SUPPLIED TEXT.
------------
1601 epic poem by Bento Teixeira

Prosopopeia (Portuguese Orthographic Formulation of 1943: Prosopopéia) is a 17th-century epic poem written by Portuguese poet Bento Teixeira (c. 1561). It was first published in 1601 and narrates the adventures of the Albuquerque family; it is dedicated to Jorge d'Albuquerque Coelho (1539 – c. 1596), then-governor of the Captaincy of Pernambuco. Although it can be considered the starting point of the Baroque in Brazilian literature, both its literary merit and association with Brazilian literature has been questioned by modern critics.

Teixeira moved to the colony of Brazil in approximately 1567, first living in Bahia, but fled to Pernambuco when he was accused of being a Jew. Teixeira taught arithmetics, grammar, and Latin in Pernambuco. He returned to Bahia, married in Ilhéus in approximately 1584, and sought refuge in the Monastery of São Bento in Pernambuco after the alleged murder of his wife for adultery. Teixeira wrote Prosopopeia in the monastery during this period.
------------
AVAILABLE DATA.
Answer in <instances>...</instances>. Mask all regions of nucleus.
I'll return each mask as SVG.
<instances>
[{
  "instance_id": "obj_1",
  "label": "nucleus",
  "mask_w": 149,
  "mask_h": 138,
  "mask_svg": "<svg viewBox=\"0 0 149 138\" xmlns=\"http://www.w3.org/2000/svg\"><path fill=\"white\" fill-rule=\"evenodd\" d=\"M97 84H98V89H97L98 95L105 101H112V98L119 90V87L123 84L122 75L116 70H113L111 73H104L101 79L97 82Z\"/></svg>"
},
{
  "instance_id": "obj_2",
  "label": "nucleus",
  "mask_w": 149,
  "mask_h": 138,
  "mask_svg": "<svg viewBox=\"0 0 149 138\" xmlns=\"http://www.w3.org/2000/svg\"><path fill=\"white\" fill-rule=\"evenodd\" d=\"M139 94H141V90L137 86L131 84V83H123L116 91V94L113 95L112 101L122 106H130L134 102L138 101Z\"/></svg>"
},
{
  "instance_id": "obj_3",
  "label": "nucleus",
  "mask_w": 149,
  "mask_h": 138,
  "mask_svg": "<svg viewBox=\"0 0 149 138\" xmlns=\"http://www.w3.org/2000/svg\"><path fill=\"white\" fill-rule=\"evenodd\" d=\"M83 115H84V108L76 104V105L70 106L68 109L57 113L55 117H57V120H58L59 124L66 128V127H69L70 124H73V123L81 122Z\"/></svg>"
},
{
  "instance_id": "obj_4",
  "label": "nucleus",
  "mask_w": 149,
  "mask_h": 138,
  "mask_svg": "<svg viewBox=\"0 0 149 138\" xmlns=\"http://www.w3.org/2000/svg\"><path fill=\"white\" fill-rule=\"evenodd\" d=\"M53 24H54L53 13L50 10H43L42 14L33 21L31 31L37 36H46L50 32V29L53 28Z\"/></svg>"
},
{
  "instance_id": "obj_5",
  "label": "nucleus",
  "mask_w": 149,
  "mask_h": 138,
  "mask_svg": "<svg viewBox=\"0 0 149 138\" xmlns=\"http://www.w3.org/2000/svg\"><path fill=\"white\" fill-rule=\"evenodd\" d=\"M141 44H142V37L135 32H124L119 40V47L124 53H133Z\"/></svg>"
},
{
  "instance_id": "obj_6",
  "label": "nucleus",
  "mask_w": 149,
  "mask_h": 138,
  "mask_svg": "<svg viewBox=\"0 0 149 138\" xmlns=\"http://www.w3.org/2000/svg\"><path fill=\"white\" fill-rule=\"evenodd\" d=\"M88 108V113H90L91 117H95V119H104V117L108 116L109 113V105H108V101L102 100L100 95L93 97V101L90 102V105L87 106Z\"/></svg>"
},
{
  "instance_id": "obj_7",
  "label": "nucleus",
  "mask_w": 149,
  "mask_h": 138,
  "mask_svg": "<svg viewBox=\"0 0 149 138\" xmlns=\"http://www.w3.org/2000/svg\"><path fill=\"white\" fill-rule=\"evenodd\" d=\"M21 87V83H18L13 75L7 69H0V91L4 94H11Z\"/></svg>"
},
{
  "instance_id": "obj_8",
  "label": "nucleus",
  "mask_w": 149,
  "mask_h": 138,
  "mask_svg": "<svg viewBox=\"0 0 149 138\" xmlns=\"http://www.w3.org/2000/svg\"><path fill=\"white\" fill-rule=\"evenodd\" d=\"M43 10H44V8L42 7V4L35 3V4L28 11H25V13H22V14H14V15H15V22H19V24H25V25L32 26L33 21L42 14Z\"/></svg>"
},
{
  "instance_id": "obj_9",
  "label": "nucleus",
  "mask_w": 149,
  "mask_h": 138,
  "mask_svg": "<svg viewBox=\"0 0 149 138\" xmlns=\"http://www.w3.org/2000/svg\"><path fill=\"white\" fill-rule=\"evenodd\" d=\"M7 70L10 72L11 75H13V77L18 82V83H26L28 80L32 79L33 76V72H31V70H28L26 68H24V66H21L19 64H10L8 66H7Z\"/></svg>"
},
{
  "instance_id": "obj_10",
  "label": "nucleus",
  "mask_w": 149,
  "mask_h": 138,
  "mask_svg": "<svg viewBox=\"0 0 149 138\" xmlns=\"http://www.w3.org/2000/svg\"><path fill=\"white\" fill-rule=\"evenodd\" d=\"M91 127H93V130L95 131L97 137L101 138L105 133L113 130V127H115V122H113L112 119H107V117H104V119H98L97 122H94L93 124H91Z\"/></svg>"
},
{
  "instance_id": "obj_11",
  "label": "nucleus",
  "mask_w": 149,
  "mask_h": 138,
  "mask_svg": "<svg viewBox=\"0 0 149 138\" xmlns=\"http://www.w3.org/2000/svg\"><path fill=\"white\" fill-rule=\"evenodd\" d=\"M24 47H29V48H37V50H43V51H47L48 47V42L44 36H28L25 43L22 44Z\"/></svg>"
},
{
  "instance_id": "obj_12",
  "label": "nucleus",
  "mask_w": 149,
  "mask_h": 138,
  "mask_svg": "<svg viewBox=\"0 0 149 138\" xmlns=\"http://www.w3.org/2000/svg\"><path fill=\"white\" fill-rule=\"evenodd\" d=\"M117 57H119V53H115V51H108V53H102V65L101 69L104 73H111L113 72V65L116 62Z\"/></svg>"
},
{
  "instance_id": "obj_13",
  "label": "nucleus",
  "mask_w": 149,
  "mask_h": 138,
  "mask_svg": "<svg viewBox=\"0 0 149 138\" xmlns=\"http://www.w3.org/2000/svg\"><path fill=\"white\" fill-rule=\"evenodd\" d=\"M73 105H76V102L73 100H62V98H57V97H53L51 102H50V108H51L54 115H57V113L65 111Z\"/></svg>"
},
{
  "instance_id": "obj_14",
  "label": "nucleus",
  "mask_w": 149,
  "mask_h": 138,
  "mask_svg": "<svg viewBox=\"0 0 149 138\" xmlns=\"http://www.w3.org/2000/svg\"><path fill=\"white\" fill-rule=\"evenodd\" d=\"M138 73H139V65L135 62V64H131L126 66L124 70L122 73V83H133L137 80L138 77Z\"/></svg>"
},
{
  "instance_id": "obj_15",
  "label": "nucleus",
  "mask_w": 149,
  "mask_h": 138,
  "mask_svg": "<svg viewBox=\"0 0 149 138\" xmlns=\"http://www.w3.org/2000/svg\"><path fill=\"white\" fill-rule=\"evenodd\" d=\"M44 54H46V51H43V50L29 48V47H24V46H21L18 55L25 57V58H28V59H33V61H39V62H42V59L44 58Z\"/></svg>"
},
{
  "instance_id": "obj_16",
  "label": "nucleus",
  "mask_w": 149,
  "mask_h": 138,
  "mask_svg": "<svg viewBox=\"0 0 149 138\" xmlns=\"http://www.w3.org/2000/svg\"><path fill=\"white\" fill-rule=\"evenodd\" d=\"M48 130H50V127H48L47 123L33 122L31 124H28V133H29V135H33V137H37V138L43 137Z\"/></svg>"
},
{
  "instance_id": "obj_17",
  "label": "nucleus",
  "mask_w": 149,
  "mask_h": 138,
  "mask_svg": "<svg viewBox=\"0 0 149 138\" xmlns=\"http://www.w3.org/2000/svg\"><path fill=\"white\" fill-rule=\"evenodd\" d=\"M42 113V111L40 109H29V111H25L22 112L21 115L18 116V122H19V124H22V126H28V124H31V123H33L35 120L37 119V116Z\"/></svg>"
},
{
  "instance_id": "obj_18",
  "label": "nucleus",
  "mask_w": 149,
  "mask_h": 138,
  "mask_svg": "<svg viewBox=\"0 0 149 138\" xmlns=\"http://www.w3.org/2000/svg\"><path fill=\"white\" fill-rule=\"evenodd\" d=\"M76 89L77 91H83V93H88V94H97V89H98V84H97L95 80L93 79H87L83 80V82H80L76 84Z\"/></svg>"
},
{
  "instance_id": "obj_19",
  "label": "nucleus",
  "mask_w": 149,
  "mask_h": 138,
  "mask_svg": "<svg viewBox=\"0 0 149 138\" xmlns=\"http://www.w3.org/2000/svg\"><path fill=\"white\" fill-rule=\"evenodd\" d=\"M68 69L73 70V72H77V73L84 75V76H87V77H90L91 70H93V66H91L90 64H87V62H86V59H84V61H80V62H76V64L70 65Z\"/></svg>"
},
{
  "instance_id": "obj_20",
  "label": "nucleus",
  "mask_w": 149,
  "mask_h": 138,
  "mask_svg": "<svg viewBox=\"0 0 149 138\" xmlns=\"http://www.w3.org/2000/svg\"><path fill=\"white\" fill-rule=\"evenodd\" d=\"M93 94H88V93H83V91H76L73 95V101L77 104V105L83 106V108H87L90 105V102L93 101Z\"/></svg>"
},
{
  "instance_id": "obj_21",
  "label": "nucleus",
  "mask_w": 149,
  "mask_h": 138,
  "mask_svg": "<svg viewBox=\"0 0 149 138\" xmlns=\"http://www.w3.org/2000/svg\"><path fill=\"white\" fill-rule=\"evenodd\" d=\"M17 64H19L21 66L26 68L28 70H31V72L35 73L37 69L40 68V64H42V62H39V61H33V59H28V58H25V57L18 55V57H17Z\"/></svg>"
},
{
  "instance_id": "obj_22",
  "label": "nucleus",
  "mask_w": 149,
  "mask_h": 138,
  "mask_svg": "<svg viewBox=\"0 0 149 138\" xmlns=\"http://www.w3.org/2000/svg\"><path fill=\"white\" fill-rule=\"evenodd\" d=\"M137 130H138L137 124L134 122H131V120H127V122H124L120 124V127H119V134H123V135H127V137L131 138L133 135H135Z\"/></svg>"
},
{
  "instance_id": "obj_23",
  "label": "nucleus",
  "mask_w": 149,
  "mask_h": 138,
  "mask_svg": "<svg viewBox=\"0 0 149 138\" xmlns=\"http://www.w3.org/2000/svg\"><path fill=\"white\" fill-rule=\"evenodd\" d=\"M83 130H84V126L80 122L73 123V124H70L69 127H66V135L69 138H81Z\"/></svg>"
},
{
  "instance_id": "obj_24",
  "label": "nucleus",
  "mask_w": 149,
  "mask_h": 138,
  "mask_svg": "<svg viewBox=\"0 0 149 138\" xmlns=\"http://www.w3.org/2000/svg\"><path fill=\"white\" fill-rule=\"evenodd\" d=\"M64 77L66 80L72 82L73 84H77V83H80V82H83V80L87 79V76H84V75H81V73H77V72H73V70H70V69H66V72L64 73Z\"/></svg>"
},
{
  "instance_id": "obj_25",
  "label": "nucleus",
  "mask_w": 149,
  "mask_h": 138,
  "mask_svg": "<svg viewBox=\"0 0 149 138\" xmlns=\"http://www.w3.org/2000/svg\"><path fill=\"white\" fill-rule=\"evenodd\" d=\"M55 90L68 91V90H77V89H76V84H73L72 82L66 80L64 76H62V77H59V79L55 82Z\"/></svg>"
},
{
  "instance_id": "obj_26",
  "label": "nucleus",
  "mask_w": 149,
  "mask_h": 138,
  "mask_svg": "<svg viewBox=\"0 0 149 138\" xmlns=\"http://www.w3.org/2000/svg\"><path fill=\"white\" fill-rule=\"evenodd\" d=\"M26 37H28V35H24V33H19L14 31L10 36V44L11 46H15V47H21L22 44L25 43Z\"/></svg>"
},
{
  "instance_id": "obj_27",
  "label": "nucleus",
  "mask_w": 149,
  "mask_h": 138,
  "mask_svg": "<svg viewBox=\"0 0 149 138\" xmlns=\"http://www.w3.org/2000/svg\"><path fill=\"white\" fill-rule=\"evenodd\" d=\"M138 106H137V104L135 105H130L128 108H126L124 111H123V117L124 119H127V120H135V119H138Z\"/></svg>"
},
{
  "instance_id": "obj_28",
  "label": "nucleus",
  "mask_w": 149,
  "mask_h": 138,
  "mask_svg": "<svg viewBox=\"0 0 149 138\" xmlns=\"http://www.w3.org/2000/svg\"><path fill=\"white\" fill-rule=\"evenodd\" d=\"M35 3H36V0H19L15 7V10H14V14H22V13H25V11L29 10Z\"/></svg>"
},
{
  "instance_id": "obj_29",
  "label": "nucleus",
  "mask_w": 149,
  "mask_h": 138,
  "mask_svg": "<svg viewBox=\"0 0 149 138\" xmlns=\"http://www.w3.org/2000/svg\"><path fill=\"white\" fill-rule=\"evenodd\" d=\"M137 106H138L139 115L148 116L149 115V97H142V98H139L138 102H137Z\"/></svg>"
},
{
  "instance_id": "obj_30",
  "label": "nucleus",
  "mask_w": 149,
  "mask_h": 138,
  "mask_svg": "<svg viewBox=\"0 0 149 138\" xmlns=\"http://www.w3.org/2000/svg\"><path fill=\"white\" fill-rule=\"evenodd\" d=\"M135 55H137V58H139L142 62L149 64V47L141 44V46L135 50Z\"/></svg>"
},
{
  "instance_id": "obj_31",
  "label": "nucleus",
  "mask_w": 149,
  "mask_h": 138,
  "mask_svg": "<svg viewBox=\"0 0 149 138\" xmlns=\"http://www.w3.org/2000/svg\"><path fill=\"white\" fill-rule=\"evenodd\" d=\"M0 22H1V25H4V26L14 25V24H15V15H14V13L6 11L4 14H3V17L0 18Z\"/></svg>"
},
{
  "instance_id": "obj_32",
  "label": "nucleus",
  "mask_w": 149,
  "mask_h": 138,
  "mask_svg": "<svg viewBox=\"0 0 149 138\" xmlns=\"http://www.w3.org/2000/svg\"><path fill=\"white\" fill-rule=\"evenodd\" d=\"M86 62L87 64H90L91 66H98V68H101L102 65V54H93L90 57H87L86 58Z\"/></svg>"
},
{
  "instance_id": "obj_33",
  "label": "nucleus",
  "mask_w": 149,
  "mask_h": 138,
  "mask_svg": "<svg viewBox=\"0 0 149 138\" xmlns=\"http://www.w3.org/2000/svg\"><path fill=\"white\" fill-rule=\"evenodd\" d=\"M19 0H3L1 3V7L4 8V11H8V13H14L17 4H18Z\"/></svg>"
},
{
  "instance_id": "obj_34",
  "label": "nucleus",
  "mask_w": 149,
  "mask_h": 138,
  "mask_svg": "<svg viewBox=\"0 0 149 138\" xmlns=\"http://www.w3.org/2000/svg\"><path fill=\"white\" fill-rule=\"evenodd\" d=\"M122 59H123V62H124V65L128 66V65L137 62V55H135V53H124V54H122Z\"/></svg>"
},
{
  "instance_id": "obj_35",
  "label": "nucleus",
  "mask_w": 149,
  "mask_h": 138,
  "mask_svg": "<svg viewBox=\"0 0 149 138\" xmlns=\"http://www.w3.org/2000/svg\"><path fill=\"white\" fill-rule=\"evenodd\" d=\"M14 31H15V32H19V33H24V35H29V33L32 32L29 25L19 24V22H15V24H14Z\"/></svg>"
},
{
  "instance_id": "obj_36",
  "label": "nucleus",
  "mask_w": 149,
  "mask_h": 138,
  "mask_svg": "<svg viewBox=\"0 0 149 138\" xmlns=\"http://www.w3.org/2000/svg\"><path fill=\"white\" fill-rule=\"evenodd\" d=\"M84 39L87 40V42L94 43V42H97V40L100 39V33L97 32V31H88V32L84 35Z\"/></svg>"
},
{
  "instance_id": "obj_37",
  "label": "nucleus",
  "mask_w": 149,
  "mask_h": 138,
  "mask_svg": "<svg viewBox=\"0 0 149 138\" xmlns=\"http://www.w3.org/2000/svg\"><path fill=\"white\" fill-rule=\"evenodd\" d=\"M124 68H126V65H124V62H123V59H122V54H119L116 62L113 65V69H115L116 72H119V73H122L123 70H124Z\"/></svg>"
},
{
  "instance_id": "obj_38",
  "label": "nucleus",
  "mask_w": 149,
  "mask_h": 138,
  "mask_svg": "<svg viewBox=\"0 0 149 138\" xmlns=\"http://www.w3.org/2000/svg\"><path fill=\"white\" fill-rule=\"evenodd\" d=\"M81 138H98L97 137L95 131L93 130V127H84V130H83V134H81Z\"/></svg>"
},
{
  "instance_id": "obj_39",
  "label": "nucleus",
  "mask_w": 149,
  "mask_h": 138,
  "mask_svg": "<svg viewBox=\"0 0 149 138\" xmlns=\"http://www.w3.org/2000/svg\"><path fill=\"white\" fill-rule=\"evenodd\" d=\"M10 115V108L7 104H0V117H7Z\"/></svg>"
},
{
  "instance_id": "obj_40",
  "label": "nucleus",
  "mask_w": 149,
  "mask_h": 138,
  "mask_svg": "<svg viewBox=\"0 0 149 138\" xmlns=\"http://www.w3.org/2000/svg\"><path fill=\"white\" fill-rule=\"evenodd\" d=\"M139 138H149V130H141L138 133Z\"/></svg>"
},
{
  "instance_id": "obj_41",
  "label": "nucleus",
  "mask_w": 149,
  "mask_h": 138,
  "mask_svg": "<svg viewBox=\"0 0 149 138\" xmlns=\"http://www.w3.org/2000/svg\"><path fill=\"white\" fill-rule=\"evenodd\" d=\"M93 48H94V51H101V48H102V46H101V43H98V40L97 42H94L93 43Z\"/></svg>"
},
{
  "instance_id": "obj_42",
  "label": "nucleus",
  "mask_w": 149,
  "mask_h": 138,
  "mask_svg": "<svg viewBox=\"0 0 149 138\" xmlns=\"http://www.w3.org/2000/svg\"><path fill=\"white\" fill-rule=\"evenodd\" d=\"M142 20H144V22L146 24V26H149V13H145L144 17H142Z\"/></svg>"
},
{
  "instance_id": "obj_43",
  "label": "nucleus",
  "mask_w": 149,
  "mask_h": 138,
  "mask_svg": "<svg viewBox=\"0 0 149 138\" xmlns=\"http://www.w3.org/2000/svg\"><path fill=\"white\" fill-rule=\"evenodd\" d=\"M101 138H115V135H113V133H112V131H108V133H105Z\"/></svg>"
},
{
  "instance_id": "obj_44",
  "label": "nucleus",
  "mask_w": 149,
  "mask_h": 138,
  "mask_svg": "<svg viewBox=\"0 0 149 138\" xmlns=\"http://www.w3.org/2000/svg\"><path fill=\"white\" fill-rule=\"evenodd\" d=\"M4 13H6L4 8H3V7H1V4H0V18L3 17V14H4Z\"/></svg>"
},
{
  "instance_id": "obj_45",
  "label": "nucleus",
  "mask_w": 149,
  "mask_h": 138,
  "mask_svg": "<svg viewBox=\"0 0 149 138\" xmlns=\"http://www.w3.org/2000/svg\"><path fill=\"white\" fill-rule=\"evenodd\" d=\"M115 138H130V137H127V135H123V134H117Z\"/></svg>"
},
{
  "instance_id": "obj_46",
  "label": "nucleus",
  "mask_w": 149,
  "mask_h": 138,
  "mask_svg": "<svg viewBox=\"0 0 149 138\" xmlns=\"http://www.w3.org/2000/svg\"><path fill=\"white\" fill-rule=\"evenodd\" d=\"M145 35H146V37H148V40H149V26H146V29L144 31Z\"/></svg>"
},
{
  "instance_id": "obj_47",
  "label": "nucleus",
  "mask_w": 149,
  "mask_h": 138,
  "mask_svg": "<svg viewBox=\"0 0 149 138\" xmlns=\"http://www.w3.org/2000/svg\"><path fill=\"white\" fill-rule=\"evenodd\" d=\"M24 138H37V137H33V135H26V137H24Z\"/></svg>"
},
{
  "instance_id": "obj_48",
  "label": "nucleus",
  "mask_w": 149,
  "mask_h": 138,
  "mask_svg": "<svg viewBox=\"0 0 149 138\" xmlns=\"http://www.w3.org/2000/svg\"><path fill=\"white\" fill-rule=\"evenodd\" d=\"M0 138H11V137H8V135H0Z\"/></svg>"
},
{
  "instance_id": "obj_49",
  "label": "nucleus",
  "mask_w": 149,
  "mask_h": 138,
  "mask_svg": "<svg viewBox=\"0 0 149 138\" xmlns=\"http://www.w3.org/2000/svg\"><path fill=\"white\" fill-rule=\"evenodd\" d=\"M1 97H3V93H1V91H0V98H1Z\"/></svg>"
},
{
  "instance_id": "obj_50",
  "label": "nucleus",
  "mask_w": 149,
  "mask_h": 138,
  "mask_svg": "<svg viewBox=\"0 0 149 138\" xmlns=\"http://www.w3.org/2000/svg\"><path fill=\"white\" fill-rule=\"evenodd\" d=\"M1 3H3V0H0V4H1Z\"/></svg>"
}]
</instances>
------------
WHAT TO WORK ON.
1. According to the text on Prosopopeia, to whom is the poem dedicated?
2. Continue the text on Prosopopeia and Bento Teixeira from the point where it stops.
The data has no connection to the text about the epic poem Prosopopeia.

EXPECTED RESULTS.
1. It is dedicated to Jorge d'Albuquerque Coelho, then-governor of the Captaincy of Pernambuco.

2.
Prosopopeia is composed of 94 stanzas, written in an epic style. Teixeira was inspired by Luís Vaz de Camões (1524 or 1525 – 10 June 1580), considered by some to be Portugal's and the Portuguese language's greatest poet. In the prologue, addressed to the governor, Teixeira mentions that Prosopopeia would be a sketch of a larger work, one never completed. In the narrative of poem, Triton and other marine deities gather at the Port of Recife to hear from Proteus the past and future glories of the Albuquerque family. Several historical events in early Portuguese colonial history are mentioned in the poem, such as the Second Siege of Diu and the Battle of Alcácer Quibir. According to Clóvis Monteiro, almost all the stanzas "recall Camões due to the disciple's servility to the master ...".